What to produce: Edit the material below so that every "cluster of berries" reads "bunch of berries", keeping everything else the same.

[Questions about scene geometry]
▶

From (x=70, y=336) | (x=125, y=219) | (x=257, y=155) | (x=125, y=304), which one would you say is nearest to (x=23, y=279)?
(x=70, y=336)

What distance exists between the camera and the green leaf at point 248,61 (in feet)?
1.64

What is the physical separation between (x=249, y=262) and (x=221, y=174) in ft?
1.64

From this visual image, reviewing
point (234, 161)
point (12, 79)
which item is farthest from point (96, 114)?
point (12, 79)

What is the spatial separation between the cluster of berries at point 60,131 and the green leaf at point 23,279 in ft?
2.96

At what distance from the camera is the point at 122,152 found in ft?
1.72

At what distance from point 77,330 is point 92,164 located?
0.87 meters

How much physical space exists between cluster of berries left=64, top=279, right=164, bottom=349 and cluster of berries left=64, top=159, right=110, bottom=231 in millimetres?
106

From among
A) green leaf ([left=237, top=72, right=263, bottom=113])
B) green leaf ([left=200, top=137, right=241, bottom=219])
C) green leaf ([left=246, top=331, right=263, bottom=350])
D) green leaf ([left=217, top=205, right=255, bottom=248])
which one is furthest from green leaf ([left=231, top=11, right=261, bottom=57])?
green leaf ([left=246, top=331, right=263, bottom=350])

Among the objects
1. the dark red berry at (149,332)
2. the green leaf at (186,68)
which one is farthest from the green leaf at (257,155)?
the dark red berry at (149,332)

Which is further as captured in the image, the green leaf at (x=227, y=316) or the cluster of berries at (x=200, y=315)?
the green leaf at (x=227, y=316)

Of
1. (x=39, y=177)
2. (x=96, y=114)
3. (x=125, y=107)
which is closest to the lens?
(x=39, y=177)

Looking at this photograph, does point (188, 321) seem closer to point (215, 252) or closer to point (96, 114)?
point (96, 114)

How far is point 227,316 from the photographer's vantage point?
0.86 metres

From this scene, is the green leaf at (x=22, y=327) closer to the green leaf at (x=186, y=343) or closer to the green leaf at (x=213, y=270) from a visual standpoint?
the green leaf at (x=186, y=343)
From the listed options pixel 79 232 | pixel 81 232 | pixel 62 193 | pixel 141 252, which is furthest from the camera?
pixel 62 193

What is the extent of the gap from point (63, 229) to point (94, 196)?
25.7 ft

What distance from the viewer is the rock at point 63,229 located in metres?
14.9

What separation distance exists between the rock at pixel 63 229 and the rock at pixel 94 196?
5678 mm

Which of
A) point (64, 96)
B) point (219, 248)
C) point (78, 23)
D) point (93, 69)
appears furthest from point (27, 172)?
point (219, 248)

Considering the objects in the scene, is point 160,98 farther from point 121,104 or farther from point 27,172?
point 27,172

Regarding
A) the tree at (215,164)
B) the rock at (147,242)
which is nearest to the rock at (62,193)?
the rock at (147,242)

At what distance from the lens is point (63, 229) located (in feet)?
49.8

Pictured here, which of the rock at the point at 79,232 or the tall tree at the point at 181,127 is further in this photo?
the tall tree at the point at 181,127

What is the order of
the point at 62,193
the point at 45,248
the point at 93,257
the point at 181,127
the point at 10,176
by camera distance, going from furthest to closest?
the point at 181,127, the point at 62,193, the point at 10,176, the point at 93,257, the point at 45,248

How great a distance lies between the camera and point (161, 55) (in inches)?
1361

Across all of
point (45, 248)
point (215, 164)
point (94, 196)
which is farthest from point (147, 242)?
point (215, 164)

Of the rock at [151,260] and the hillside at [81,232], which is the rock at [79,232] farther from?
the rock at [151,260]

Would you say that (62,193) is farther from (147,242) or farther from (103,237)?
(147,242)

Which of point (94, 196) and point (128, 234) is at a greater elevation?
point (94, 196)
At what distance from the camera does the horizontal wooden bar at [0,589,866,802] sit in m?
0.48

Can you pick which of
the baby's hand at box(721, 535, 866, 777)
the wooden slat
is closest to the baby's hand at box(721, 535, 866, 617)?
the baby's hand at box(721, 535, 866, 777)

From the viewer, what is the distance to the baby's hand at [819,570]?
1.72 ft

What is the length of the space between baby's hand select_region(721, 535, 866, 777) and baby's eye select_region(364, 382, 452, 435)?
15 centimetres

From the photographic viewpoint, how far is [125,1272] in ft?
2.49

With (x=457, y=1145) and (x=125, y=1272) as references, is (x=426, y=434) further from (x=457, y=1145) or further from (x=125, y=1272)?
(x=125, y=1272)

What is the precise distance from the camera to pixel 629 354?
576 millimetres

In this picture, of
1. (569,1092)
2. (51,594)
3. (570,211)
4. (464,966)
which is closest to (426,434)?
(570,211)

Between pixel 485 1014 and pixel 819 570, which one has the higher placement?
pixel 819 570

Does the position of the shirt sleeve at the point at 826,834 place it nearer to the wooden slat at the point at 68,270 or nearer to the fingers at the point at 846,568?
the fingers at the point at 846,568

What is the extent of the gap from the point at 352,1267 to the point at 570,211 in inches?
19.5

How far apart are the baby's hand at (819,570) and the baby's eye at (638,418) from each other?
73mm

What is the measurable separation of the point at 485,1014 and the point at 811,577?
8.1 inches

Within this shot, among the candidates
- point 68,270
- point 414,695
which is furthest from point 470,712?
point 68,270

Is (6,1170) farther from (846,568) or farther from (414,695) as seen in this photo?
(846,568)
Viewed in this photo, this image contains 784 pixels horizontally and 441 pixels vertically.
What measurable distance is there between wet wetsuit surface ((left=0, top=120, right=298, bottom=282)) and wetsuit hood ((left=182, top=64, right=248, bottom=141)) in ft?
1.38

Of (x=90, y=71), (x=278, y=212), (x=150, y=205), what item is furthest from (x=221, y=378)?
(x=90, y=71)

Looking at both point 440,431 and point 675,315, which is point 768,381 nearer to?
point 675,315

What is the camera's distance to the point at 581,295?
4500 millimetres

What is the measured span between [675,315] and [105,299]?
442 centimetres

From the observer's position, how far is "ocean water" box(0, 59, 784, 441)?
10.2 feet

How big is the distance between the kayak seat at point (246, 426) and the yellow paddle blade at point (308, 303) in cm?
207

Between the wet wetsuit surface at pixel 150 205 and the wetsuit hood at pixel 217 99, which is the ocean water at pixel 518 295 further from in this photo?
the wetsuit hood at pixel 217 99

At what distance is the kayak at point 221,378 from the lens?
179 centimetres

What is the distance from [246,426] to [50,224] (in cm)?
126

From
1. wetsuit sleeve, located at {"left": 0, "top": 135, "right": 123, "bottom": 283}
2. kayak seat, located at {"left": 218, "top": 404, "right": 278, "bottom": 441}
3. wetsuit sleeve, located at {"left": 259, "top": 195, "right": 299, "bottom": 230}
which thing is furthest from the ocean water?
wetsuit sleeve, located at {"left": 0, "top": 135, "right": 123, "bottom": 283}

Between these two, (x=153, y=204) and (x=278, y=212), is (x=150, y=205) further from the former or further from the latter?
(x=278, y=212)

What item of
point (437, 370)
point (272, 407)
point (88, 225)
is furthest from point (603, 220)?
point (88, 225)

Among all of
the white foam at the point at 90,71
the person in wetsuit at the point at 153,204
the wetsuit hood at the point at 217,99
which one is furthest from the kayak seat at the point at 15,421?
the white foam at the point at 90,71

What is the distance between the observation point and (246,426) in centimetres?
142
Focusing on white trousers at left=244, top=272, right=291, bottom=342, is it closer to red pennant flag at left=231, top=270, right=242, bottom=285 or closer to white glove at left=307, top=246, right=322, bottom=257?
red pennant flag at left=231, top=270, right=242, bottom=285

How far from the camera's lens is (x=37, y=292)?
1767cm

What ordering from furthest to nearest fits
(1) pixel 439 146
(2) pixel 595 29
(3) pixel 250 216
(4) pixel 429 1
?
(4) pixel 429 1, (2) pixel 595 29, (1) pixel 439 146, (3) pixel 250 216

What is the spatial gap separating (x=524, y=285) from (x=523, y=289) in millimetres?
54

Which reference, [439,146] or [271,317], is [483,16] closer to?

◀

Result of this exercise:
From (x=70, y=336) | (x=125, y=219) | (x=257, y=155) | (x=125, y=304), which one would you say is nearest to (x=23, y=279)?
(x=70, y=336)

What distance exists between the camera and the green leaf at point 248,61 (in feet)?
1.64

What is the physical separation between (x=249, y=262) and (x=221, y=174) in ft?
1.64

From this visual image, reviewing
point (234, 161)
point (12, 79)
which item is farthest from point (96, 114)?
point (12, 79)

What is the spatial separation between the bunch of berries at point 60,131 and the green leaf at point 23,279 in ft?
2.96

At what distance from the camera is the point at 122,152 found in ft?
1.72

At what distance from point 77,330 is point 92,164 located?
0.87 meters

How much physical space exists between bunch of berries left=64, top=279, right=164, bottom=349 and bunch of berries left=64, top=159, right=110, bottom=231 in millimetres?
106

From among
A) green leaf ([left=237, top=72, right=263, bottom=113])
B) green leaf ([left=200, top=137, right=241, bottom=219])
C) green leaf ([left=246, top=331, right=263, bottom=350])
D) green leaf ([left=217, top=205, right=255, bottom=248])
which one is furthest from green leaf ([left=231, top=11, right=261, bottom=57])?
green leaf ([left=246, top=331, right=263, bottom=350])

Among the objects
1. the dark red berry at (149,332)
2. the green leaf at (186,68)
which one is farthest from the green leaf at (257,155)?
the dark red berry at (149,332)

Which is further as captured in the image, the green leaf at (x=227, y=316) or the bunch of berries at (x=200, y=315)?
the green leaf at (x=227, y=316)

Of
1. (x=39, y=177)
2. (x=96, y=114)
3. (x=125, y=107)
which is closest to the lens?
(x=39, y=177)

Looking at this photograph, does point (188, 321) seem closer to point (215, 252) or closer to point (96, 114)?
point (96, 114)

How far is point 227,316 from the photographer's vantage point?
0.86 metres

From this scene, is the green leaf at (x=22, y=327) closer to the green leaf at (x=186, y=343) or closer to the green leaf at (x=213, y=270) from a visual standpoint?
the green leaf at (x=186, y=343)
From the listed options pixel 79 232 | pixel 81 232 | pixel 62 193 | pixel 141 252, which is furthest from the camera?
pixel 62 193

What is the extent of the gap from point (63, 229) to point (94, 196)?
25.7 ft

What distance from the viewer is the rock at point 63,229 located in metres?
14.9

What separation distance exists between the rock at pixel 63 229 and the rock at pixel 94 196?
5678 mm

Which of
A) point (64, 96)
B) point (219, 248)
C) point (78, 23)
D) point (93, 69)
appears furthest from point (27, 172)?
point (219, 248)

Considering the objects in the scene, is point 160,98 farther from point 121,104 or farther from point 27,172?
point 27,172

Regarding
A) the tree at (215,164)
B) the rock at (147,242)
which is nearest to the rock at (62,193)?
the rock at (147,242)

At what distance from the lens is point (63, 229) located (in feet)?
49.8

Pictured here, which of the rock at the point at 79,232 or the tall tree at the point at 181,127 is further in this photo?
the tall tree at the point at 181,127

What is the order of
the point at 62,193
the point at 45,248
the point at 93,257
the point at 181,127
the point at 10,176
by camera distance, going from furthest to closest?
the point at 181,127, the point at 62,193, the point at 10,176, the point at 93,257, the point at 45,248

How great a distance lies between the camera and point (161, 55) (in inches)?
1361

Across all of
point (45, 248)
point (215, 164)
point (94, 196)
which is farthest from point (147, 242)?
point (215, 164)

Of the rock at [151,260] and the hillside at [81,232], which is the rock at [79,232] farther from?
the rock at [151,260]

Would you say that (62,193) is farther from (147,242) or farther from (103,237)?
(147,242)

Which of point (94, 196) and point (128, 234) is at a greater elevation?
point (94, 196)
At what distance from the camera does the horizontal wooden bar at [0,589,866,802] sit in m?
0.48

Can you pick which of
the baby's hand at box(721, 535, 866, 777)
the wooden slat
is closest to the baby's hand at box(721, 535, 866, 617)?
the baby's hand at box(721, 535, 866, 777)

From the viewer, what is the distance to the baby's hand at [819,570]?
1.72 ft

What is the length of the space between baby's hand select_region(721, 535, 866, 777) and baby's eye select_region(364, 382, 452, 435)?
15 centimetres

From the photographic viewpoint, how far is [125,1272] in ft?
2.49

With (x=457, y=1145) and (x=125, y=1272) as references, is (x=426, y=434) further from (x=457, y=1145) or further from (x=125, y=1272)?
(x=125, y=1272)

What is the precise distance from the camera to pixel 629 354?
576 millimetres

In this picture, of
1. (569,1092)
2. (51,594)
3. (570,211)
4. (464,966)
which is closest to (426,434)?
(570,211)

Between pixel 485 1014 and pixel 819 570, which one has the higher placement?
pixel 819 570

Does the position of the shirt sleeve at the point at 826,834 place it nearer to the wooden slat at the point at 68,270 or nearer to the fingers at the point at 846,568?
the fingers at the point at 846,568

What is the extent of the gap from the point at 352,1267 to the point at 570,211 in inches?
19.5

How far apart are the baby's hand at (819,570) and the baby's eye at (638,418) from each other?
73mm

What is the measurable separation of the point at 485,1014 and the point at 811,577?
8.1 inches

Within this shot, among the candidates
- point 68,270
- point 414,695
which is furthest from point 470,712?
point 68,270

Is (6,1170) farther from (846,568) or farther from (414,695) as seen in this photo?
(846,568)
Viewed in this photo, this image contains 784 pixels horizontally and 441 pixels vertically.
What measurable distance is there between wet wetsuit surface ((left=0, top=120, right=298, bottom=282)) and wetsuit hood ((left=182, top=64, right=248, bottom=141)) in ft?
1.38

Of (x=90, y=71), (x=278, y=212), (x=150, y=205), what item is furthest from (x=221, y=378)?
(x=90, y=71)

Looking at both point 440,431 and point 675,315, which is point 768,381 nearer to?
point 675,315

What is the camera's distance to the point at 581,295?
4500 millimetres

What is the measured span between [675,315] and [105,299]?
442 centimetres

From the observer's position, how far is "ocean water" box(0, 59, 784, 441)?
10.2 feet

How big is the distance between the kayak seat at point (246, 426) and the yellow paddle blade at point (308, 303) in cm?
207

Between the wet wetsuit surface at pixel 150 205 and the wetsuit hood at pixel 217 99, which is the ocean water at pixel 518 295 further from in this photo?
the wetsuit hood at pixel 217 99

At what distance is the kayak at point 221,378 from the lens?
179 centimetres

What is the distance from [246,426] to [50,224] (in cm)?
126

From
1. wetsuit sleeve, located at {"left": 0, "top": 135, "right": 123, "bottom": 283}
2. kayak seat, located at {"left": 218, "top": 404, "right": 278, "bottom": 441}
3. wetsuit sleeve, located at {"left": 259, "top": 195, "right": 299, "bottom": 230}
which thing is furthest from the ocean water?
wetsuit sleeve, located at {"left": 0, "top": 135, "right": 123, "bottom": 283}

Between these two, (x=153, y=204) and (x=278, y=212), is (x=150, y=205) further from the former or further from the latter?
(x=278, y=212)

What item of
point (437, 370)
point (272, 407)
point (88, 225)
is furthest from point (603, 220)?
point (88, 225)

Among all of
the white foam at the point at 90,71
the person in wetsuit at the point at 153,204
the wetsuit hood at the point at 217,99
which one is furthest from the kayak seat at the point at 15,421?
the white foam at the point at 90,71

What is the distance between the observation point and (246,426) in centimetres?
142
Focusing on white trousers at left=244, top=272, right=291, bottom=342, is it closer to red pennant flag at left=231, top=270, right=242, bottom=285 or closer to white glove at left=307, top=246, right=322, bottom=257?
red pennant flag at left=231, top=270, right=242, bottom=285

How far from the camera's lens is (x=37, y=292)?
1767cm

What ordering from furthest to nearest fits
(1) pixel 439 146
(2) pixel 595 29
(3) pixel 250 216
(4) pixel 429 1
?
(4) pixel 429 1, (2) pixel 595 29, (1) pixel 439 146, (3) pixel 250 216

What is the spatial gap separating (x=524, y=285) from (x=523, y=289) in millimetres?
54

Which reference, [439,146] or [271,317], is [483,16] closer to?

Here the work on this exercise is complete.